4. File Upload Content Extraction
Challenge: Initially stored only summaries, but user wanted full content available.
Solution:
- Changed approach to extract and store full content
- Created chunked memories for large files (>4000 chars)
- Stored
is_summaryandis_contentflags in metadata - Maintained chunk indexing for reconstruction
Learning: User feedback is crucial - what seems efficient (summaries) might not match user needs (full content).
5. Mode Key Normalization
Challenge: Mode keys had random suffixes (e.g., student-722f) making them hard to manage.
Solution:
- Removed random suffix generation
- Implemented database migration to normalize existing keys
- Updated all code to use slugified names without suffixes
- Added logic to return existing mode if key already exists
Learning: Database migrations are essential when changing data models.
6. Cross-Mode Context Configuration
Challenge: Initially had UI for users to configure cross-mode sources, but it was confusing.
Solution:
- Removed UI configuration
- Made cross-mode borrowing automatic for all modes
- Backend decides what's relevant based on conversation context
- Simplified UX while maintaining intelligence
Learning: Sometimes removing features improves UX - automatic intelligence beats manual configuration.
7. Calendar Import & Event Extraction
Challenge: Needed to parse ICS files and extract events, then classify them correctly.
Solution:
- Built ICS parser using
icalendarlibrary - Implemented event extraction from natural language
- Created deduplication logic to prevent duplicate events
- Filtered out assistant responses from event list
Learning: Data parsing requires careful handling of edge cases and formats.

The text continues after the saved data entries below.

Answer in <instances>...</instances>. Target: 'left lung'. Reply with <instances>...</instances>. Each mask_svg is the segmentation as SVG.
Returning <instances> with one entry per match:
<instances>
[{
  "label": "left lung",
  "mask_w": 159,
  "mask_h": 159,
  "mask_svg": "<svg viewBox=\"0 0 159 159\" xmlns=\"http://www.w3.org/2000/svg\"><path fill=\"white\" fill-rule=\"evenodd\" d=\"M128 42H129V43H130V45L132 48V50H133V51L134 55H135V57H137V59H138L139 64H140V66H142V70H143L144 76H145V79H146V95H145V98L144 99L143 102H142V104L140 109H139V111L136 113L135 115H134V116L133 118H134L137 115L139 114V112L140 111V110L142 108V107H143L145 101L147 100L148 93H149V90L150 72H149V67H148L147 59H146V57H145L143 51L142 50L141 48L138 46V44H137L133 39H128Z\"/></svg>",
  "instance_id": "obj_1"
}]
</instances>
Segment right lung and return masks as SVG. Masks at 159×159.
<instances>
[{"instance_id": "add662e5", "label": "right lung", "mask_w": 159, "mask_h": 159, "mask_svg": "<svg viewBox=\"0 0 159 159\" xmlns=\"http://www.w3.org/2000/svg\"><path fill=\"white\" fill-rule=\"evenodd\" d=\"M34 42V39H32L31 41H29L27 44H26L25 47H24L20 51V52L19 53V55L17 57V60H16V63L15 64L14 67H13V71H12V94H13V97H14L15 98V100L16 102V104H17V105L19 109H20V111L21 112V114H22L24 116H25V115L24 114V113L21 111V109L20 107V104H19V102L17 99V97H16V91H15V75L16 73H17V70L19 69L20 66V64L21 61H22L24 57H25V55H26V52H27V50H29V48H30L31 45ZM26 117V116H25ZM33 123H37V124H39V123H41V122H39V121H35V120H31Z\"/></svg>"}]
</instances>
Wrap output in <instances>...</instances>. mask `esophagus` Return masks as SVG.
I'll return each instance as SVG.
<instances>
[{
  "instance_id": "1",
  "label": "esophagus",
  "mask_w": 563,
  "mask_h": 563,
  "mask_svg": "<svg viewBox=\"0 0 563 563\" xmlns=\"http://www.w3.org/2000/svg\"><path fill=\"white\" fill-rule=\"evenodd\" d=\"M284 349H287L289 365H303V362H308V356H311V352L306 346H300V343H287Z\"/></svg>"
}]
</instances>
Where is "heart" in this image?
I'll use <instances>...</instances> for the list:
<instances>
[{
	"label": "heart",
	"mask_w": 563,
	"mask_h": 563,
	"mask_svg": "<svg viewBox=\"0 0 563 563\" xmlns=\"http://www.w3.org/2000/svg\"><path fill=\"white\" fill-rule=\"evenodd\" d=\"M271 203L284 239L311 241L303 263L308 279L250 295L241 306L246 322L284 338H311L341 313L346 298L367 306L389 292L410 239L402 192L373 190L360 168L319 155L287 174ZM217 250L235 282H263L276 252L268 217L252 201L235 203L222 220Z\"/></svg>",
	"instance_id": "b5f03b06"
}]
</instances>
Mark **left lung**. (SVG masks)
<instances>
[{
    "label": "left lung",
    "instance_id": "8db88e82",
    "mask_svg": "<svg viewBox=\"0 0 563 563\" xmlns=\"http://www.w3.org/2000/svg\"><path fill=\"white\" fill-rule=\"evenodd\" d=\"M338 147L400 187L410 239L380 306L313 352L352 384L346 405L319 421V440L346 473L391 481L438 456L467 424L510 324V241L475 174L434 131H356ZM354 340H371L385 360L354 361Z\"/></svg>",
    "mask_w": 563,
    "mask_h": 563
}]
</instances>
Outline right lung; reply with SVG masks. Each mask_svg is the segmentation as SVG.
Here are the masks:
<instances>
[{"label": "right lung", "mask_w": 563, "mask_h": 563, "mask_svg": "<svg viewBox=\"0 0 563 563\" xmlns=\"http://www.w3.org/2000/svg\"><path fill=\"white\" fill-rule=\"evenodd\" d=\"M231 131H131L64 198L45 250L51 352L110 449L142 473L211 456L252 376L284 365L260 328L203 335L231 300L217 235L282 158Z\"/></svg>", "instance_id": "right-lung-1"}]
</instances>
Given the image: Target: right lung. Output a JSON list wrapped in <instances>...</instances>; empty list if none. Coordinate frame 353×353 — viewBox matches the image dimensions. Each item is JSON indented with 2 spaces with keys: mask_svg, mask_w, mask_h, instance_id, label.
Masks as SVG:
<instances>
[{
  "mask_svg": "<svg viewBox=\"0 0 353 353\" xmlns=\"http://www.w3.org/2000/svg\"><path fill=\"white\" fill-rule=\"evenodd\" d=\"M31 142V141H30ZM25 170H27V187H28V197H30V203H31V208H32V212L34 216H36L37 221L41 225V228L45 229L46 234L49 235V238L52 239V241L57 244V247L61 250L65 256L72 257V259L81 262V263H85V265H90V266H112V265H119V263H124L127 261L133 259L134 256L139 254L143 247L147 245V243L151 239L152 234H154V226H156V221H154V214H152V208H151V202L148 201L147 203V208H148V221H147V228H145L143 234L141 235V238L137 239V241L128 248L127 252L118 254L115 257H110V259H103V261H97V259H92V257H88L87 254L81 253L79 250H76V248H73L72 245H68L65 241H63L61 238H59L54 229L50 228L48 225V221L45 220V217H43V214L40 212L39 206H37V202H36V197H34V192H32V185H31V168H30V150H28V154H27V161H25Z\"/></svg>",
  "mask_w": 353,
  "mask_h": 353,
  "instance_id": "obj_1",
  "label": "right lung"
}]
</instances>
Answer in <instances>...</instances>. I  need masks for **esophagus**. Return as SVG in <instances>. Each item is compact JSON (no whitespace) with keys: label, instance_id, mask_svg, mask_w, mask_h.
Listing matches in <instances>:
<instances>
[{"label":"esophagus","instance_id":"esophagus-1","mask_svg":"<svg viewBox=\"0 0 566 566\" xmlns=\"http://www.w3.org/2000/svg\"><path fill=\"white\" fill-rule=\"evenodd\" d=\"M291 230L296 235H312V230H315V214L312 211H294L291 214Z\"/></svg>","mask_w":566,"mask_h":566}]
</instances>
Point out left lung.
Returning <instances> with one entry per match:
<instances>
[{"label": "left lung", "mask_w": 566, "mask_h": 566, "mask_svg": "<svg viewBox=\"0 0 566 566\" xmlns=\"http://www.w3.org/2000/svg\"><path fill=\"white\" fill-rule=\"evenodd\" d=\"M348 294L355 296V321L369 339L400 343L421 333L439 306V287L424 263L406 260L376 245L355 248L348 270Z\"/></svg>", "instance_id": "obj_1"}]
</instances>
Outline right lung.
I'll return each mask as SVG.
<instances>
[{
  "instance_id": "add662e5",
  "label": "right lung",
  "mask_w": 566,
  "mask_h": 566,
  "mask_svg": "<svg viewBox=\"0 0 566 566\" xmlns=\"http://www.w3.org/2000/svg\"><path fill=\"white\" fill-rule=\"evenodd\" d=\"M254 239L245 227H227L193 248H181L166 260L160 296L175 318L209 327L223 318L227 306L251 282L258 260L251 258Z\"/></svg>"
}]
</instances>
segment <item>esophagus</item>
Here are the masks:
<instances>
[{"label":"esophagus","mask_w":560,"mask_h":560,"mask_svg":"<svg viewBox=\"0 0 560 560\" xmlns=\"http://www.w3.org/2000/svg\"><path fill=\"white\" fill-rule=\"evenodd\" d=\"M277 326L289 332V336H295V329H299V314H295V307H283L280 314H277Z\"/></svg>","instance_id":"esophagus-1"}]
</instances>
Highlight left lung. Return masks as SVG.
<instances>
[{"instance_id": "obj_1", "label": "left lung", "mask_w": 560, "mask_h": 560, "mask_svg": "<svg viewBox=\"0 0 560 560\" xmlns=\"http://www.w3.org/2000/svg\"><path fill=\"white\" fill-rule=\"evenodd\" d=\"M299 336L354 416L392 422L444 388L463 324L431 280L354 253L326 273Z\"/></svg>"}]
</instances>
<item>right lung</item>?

8. Frontend State Management
Challenge: Per-mode chat history needed to persist and not mix between modes.
Solution:
- Used localStorage with keys like
sm-chat:{userId}:{mode} - Loaded history on mode switch
- Cleared state appropriately on logout
- Added backend filtering as additional safeguard
Learning: localStorage is powerful for client-side persistence, but backend validation is still needed.
Impact & Reflection
Building Supermemory Assistant taught me that the best solutions come from understanding real user problems. The challenge wasn't just technical - it was designing an architecture that balances separation with intelligence, simplicity with power.
The project demonstrates that you can have both:
- UI Separation: Clean, isolated views for each mode
- Backend Intelligence: Context-aware responses that borrow relevant information
- User Control: Ability to create, manage, and delete modes
- Automatic Intelligence: Cross-mode borrowing happens automatically
This project pushed me to think deeply about:
- How to structure full-stack applications
- How to integrate multiple APIs effectively
- How to design for both user experience and technical elegance
- How to iterate based on user feedback
The most rewarding part was seeing how small changes - like making proactive messages appear as regular chat, or storing full file content instead of summaries - dramatically improved the user experience. It reinforced that great software comes from understanding users and iterating based on their needs.
Next Steps
Looking forward, I'd like to:
- Add mobile app support for on-the-go access
- Implement voice interface for hands-free interaction
- Build advanced analytics for memory graph insights
- Add more connector integrations as Supermemory API expands
- Create community templates for common n8n workflows
But most importantly, I want to continue learning from user feedback and iterating to make the assistant even more helpful across all life roles.